Given a data.frame of grouped data:
library(tidyverse)
# fake up some grouped data:
set.seed(123)
dat <- data.frame(x = rnorm(100),
y = rnorm(100),
group = rep(x=letters[1:10],each=10))
head(dat)
> head(dat)
x y group
1 -0.56047565 -0.71040656 a
2 -0.23017749 0.25688371 a
3 1.55870831 -0.24669188 a
4 0.07050839 -0.34754260 a
5 0.12928774 -0.95161857 a
6 1.71506499 -0.04502772 a
I want to build a set of independent models by one (or more) grouping columns:
# store models by group in a list
models <- list()
for(i in letters[1:10]) {
models[[paste0("mdl_",i)]] = lm(y ~ x, dat %>% filter(group == i))
}
names(models)
[1] "mdl_a" "mdl_b" "mdl_c" "mdl_d" "mdl_e" "mdl_f" "mdl_g" "mdl_h" "mdl_i" "mdl_j"
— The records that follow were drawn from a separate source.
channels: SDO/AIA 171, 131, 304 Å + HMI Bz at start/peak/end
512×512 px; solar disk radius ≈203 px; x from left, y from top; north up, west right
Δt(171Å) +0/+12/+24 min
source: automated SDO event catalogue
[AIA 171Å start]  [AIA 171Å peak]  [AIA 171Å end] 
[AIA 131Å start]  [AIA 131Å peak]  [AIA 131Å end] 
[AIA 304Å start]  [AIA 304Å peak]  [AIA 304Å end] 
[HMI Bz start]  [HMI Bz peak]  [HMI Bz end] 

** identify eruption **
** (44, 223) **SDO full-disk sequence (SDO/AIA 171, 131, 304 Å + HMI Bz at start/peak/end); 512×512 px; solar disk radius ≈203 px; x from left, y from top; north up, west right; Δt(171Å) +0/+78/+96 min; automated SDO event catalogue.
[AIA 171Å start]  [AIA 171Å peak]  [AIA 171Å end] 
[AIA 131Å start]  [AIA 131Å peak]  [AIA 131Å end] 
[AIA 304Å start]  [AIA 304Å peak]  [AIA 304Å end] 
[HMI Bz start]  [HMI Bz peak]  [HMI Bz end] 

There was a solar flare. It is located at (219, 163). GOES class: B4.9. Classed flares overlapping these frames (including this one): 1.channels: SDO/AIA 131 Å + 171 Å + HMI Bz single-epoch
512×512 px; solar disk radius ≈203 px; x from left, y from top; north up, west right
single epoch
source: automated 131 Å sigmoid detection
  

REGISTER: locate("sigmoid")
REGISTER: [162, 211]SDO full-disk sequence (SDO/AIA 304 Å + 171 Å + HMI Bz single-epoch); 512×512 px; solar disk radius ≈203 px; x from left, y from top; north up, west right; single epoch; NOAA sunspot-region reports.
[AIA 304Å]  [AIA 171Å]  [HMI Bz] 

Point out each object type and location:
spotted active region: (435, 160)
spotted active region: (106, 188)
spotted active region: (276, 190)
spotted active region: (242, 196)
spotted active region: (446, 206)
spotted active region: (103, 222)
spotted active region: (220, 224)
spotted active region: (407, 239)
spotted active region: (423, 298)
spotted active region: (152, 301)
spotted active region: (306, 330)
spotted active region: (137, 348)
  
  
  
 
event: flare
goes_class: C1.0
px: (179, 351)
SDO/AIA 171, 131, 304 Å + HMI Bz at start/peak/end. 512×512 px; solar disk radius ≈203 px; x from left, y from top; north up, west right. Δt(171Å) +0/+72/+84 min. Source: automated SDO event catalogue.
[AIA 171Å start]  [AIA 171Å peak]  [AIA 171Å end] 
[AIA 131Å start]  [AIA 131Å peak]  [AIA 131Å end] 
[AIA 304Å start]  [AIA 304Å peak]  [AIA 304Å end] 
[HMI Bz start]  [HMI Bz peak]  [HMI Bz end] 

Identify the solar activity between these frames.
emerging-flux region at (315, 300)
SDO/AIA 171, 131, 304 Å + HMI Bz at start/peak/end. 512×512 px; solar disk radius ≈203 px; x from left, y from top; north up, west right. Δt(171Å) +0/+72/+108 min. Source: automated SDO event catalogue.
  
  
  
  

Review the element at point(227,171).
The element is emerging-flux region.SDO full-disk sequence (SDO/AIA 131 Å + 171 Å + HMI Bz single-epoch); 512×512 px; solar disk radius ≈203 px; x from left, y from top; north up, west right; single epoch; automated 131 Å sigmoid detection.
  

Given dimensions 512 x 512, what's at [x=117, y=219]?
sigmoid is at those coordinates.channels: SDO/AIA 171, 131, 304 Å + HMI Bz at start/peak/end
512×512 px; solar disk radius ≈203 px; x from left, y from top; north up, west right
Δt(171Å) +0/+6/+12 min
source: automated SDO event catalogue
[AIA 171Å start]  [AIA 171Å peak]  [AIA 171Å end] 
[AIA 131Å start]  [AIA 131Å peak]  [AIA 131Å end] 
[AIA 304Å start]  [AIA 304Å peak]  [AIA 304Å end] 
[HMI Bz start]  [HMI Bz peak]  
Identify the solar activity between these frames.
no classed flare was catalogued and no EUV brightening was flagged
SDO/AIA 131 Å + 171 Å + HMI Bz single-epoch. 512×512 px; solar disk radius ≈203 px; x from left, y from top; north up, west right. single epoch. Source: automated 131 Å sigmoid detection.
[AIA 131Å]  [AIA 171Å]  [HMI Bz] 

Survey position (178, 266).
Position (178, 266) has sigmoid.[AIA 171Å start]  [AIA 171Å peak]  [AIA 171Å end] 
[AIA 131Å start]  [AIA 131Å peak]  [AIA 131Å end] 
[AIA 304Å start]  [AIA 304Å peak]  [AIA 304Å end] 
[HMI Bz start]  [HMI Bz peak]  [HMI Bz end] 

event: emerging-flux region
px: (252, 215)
I can add the model predictions (fitted values) to the original data frame a number of ways, this way is convenient:
# add model predictions (fitted values) column to original data frame
dat <- dat %>%
group_by(group) %>%
mutate(fits = lm(y ~ x)$fitted.values)
# verify prediction from stored models and fitted values column match
# to within a 10-decimal tolerance:
for(i in letters[1:10]) {
tmp <- dat %>%
filter(group == i) %>%
select(group, x, y, fits)
tmp$stored_fit = predict(models[[paste0("mdl_",i)]], tmp)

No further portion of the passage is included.